Anonymous wrote:Anonymous wrote:I am OP. The year closed and the hours are still in limbo because the partner never opened a matter. Without the hours I don’t make my annual hours target. Missing hours means missing bonus.
I have talked to the partner about it a bunch of times and he always says he’ll open a matter, but never does. Other than finding a new job, what should I do?
Write it into your self-evaluation memo so you don't get dinged for the hours gap as someone who isn't working. You did the work; it is not your fault that a partner didn't bill it. However, since it wasn't billed, no money was earned by the firm either, so how is bonus money going to be justified?
Anonymous wrote:Anonymous wrote:Anonymous wrote:Anonymous wrote:
I would do as someone above said and post it to a matter for same client and let the partner transfer it. people do that on my matters all the time it's not a big deal or ask their admin for the number or when the number is coming up
That’s another solution. “I just billed this to Matter X instead, let me know when you have an engagement letter and I’ll have your assistant transfer the time.” It will piss him off if he’s taking advantage of you but you’ll get (some) credit and the firm will be aware of what he’s doing.
This is not politically smart.
Nor is it ethical.
Anonymous wrote:I am OP. The year closed and the hours are still in limbo because the partner never opened a matter. Without the hours I don’t make my annual hours target. Missing hours means missing bonus.
I have talked to the partner about it a bunch of times and he always says he’ll open a matter, but never does. Other than finding a new job, what should I do?
Anonymous wrote:Anonymous wrote:Anonymous wrote:
I would do as someone above said and post it to a matter for same client and let the partner transfer it. people do that on my matters all the time it's not a big deal or ask their admin for the number or when the number is coming up
That’s another solution. “I just billed this to Matter X instead, let me know when you have an engagement letter and I’ll have your assistant transfer the time.” It will piss him off if he’s taking advantage of you but you’ll get (some) credit and the firm will be aware of what he’s doing.
This is not politically smart.
Anonymous wrote:I am OP. The year closed and the hours are still in limbo because the partner never opened a matter. Without the hours I don’t make my annual hours target.
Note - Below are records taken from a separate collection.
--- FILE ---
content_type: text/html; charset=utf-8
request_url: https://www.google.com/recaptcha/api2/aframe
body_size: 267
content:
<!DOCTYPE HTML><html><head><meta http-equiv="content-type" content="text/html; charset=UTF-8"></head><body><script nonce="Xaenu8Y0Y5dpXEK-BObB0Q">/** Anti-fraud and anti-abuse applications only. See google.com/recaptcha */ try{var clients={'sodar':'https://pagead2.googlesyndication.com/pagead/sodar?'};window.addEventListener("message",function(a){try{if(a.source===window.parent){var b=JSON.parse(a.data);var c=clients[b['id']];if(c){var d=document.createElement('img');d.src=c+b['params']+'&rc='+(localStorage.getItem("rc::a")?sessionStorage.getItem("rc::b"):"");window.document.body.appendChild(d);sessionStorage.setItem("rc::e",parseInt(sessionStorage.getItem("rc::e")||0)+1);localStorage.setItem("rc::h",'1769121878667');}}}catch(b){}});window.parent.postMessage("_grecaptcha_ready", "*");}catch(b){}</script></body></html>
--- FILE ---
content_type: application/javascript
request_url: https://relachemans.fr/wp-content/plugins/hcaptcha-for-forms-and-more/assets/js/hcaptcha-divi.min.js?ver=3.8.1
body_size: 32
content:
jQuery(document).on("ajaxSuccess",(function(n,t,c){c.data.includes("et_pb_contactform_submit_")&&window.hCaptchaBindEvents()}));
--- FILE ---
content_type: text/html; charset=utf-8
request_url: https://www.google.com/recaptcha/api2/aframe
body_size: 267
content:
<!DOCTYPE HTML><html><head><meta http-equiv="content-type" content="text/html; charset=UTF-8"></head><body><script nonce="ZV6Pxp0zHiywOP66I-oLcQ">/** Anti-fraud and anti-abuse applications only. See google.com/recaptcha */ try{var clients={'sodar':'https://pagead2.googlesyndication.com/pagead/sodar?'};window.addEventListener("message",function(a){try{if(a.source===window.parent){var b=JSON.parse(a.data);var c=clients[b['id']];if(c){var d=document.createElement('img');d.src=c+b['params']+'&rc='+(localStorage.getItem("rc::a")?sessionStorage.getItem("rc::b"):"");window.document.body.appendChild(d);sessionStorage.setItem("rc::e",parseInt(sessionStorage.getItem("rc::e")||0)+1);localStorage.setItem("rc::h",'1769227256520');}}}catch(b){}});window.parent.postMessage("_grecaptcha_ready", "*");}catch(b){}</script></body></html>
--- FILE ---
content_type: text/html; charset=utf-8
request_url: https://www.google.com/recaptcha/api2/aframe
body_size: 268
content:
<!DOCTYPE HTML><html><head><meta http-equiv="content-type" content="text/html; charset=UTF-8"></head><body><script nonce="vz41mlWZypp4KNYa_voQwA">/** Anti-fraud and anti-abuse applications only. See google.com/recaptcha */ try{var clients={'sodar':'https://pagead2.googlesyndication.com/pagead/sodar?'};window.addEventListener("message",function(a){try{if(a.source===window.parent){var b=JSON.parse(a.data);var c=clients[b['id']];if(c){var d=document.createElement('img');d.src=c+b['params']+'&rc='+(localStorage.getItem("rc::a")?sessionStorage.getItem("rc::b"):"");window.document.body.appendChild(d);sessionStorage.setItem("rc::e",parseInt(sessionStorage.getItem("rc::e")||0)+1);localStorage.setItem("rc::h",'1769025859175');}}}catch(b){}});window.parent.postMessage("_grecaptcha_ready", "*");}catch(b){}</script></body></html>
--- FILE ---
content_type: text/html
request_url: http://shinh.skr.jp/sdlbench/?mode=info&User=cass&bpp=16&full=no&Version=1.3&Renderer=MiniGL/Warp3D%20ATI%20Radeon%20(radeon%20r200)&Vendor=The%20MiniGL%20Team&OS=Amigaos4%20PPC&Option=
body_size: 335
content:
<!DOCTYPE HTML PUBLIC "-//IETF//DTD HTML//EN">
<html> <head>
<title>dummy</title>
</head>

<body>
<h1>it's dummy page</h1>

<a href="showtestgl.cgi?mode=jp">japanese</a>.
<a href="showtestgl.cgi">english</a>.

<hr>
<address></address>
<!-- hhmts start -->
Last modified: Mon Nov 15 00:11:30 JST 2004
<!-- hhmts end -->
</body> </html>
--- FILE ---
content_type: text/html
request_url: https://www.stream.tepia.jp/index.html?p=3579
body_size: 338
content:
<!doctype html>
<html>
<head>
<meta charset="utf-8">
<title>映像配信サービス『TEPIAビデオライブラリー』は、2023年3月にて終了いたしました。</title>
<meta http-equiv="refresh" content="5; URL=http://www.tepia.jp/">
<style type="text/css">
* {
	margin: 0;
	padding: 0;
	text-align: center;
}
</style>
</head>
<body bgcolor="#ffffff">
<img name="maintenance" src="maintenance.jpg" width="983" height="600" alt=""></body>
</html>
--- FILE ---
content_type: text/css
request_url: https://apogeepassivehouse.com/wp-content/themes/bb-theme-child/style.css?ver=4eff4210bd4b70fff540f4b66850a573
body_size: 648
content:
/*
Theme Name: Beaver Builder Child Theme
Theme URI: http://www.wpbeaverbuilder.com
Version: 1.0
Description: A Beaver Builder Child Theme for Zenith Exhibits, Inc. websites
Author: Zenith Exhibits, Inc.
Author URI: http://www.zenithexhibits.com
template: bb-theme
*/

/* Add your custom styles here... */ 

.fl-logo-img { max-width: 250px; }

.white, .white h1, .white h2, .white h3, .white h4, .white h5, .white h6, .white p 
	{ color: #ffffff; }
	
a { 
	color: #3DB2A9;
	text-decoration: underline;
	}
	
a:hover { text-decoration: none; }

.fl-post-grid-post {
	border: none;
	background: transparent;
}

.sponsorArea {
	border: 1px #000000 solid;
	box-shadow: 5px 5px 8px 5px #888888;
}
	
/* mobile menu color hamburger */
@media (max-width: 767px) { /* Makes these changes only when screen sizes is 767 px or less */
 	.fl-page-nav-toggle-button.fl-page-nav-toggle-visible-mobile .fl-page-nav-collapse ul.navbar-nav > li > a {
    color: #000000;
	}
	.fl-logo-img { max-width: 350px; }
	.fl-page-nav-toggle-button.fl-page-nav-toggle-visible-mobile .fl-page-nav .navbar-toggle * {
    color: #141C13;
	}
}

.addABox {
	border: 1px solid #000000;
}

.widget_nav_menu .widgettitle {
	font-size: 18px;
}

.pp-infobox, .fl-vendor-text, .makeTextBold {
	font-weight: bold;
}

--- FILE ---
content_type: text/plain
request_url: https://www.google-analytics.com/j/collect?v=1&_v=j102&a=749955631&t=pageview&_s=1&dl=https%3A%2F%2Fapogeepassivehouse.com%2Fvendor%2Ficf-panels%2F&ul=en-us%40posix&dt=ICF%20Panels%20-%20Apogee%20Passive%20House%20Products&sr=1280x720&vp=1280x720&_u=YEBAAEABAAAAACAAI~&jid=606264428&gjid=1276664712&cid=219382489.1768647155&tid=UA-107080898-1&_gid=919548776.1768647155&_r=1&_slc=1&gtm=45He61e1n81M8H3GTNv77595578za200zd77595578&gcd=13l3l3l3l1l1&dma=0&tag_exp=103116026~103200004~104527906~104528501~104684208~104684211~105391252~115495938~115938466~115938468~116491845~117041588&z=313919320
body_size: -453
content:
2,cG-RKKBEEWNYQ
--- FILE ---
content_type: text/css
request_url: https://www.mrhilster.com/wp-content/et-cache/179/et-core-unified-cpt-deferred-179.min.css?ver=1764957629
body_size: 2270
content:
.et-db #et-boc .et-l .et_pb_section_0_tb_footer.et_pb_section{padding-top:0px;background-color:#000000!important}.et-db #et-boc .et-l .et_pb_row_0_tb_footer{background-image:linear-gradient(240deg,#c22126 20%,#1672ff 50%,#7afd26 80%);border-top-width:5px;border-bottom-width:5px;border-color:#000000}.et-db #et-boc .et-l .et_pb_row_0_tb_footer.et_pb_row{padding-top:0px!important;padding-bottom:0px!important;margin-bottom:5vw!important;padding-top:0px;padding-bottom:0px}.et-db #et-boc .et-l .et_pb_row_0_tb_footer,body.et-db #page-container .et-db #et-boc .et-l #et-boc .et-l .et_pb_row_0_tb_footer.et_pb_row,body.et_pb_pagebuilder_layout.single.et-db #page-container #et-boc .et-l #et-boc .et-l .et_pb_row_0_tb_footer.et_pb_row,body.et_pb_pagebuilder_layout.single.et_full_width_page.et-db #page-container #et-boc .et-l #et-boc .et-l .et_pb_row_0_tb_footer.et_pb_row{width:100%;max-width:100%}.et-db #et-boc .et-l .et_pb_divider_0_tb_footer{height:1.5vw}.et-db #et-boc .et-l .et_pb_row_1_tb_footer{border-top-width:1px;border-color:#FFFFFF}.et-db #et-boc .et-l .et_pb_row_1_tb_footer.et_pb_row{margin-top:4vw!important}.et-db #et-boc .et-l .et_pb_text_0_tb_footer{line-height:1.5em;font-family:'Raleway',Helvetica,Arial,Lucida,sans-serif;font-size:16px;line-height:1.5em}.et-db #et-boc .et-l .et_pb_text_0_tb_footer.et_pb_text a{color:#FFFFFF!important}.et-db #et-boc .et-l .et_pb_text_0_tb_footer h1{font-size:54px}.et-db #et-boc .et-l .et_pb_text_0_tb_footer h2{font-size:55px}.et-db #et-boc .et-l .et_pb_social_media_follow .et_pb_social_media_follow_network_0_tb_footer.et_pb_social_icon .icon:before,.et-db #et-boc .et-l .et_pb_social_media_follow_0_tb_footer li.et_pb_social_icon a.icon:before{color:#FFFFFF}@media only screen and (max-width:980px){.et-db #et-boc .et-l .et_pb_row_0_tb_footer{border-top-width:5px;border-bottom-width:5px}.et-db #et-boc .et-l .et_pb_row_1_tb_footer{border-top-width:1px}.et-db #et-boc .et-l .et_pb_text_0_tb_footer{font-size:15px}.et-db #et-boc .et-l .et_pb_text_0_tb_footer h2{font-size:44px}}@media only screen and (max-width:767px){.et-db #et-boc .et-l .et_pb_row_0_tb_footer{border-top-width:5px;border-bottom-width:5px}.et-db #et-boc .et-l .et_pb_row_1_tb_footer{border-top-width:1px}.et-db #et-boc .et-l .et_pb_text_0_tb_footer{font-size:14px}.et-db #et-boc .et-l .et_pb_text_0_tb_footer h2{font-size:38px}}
Missing hours means missing bonus.
I have talked to the partner about it a bunch of times and he always says he’ll open a matter, but never does. Other than finding a new job, what should I do?
Anonymous wrote:Anonymous wrote:Isn't this something you can ask HR to deal with?
Tell me you don't work in a law firm without telling me you don't work in a law firm.
Anonymous wrote:OP here. These comments are really helpful. I am going to talk to an equity partner (although in a different office) about this soon.
While a minor version of this situation happens a lot, it's usually just a few hours. This situation has several aggregating factors. For instance, it's been going on for months, has been a lot of substantive work, and is about to resolve favorably for the client. All signs point to this being a "favor" representation that the partner was never going to bill for.
Several comments mentioned that I should have mentors who I should have asked. I do, and I have asked. Unfortunately the advice I got was that the partner would open the matter eventually. All signs point to that advice being wrong.
Anonymous wrote:Is it possible that your work product is subpar and the temp billing is done to avoid having to write off your work (which could hurt you more than then temp billing)?
Anonymous wrote:Anonymous wrote:Getting “credit” for time written off is a two edged sword because the write off reduces the person’s realization rate.
Meh, the bigger problem is a partner using $80K worth of associate time without billing for it or intentionally writing it off.
Anonymous wrote:Anonymous wrote:Anonymous wrote:Anonymous wrote:
I would do as someone above said and post it to a matter for same client and let the partner transfer it. people do that on my matters all the time it's not a big deal or ask their admin for the number or when the number is coming up
That’s another solution. “I just billed this to Matter X instead, let me know when you have an engagement letter and I’ll have your assistant transfer the time.” It will piss him off if he’s taking advantage of you but you’ll get (some) credit and the firm will be aware of what he’s doing.
This is not politically smart.
It is also falsely billing another client matter.